▶ _Task directions_:
In the passage on kernel approximation, what case does the text give in which m_A(·;ν) belongs to the space L2^ν?

Assume that the kernel \(k\) satisfies Assumption 3.2, \(\nu (\,\cdot \,,\mathcal{X})\) is a nondegenerate Borel measure, and that \(m_{A}(\,\cdot \,;\nu )\in \mathcal{L}_{2}^{\nu}\) (for instance when \(A\) is bounded and measurable). Then for any \(\lambda >0\),

$$ \|P_{\overline{\mathcal{H}}}m_{A}(\,\cdot \,;\nu )-m_{A}^{\lambda}(\, \cdot \,;\nu ) \|_{\mathcal{L}_{2}^{\nu}}^{2}=\sum _{n\in J} \frac{\lambda ^{2}}{\left ( \sigma _{n}+\lambda \right ) ^{2}}\left \langle m_{A}(\,\cdot \,; \nu ),a_{n}\right \rangle _{\mathcal{L}_{2}^{ \nu}}^{2}. $$
(3.10)

In particular, \(\| P_{\overline{\mathcal{H}}}m_{A}(\,\cdot \,;\nu )-m_{A}^{\lambda}( \,\cdot \,;\nu ) \|_{\mathcal{L}_{2}^{\nu}}\rightarrow 0\) as \(\lambda \searrow 0\). If we have in addition \(P_{ \overline{\mathcal{H}}}m_{A}(\,\cdot \,;\nu )\in \mathcal{H}\), then

$$ \| P_{\overline{\mathcal{H}}}m_{A}(\,\cdot \,;\nu )-m(\,\cdot \,;\nu )_{A}^{ \lambda}(\,\cdot \,;\nu ) \| _{\mathcal{H}}^{2}=\sum _{n\in J} \frac{\lambda ^{2}}{\left ( \sigma _{n}+\lambda \right ) ^{2}\sigma _{n}}\left \langle m_{A}(\,\cdot \,;\nu ),a_{n} \right \rangle _{\mathcal{L}_{2}^{\nu}}^{2}, $$
(3.11)

▶ _Extracted records_:

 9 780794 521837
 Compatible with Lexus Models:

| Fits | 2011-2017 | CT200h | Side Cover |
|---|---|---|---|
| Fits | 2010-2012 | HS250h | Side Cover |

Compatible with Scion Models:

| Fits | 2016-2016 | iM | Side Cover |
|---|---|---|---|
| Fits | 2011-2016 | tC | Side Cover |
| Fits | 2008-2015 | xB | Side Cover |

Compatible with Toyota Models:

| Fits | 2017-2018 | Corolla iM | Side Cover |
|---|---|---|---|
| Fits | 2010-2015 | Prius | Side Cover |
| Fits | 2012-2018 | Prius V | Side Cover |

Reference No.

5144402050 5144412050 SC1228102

▶ _Exercise solution_:
When A is bounded and measurable.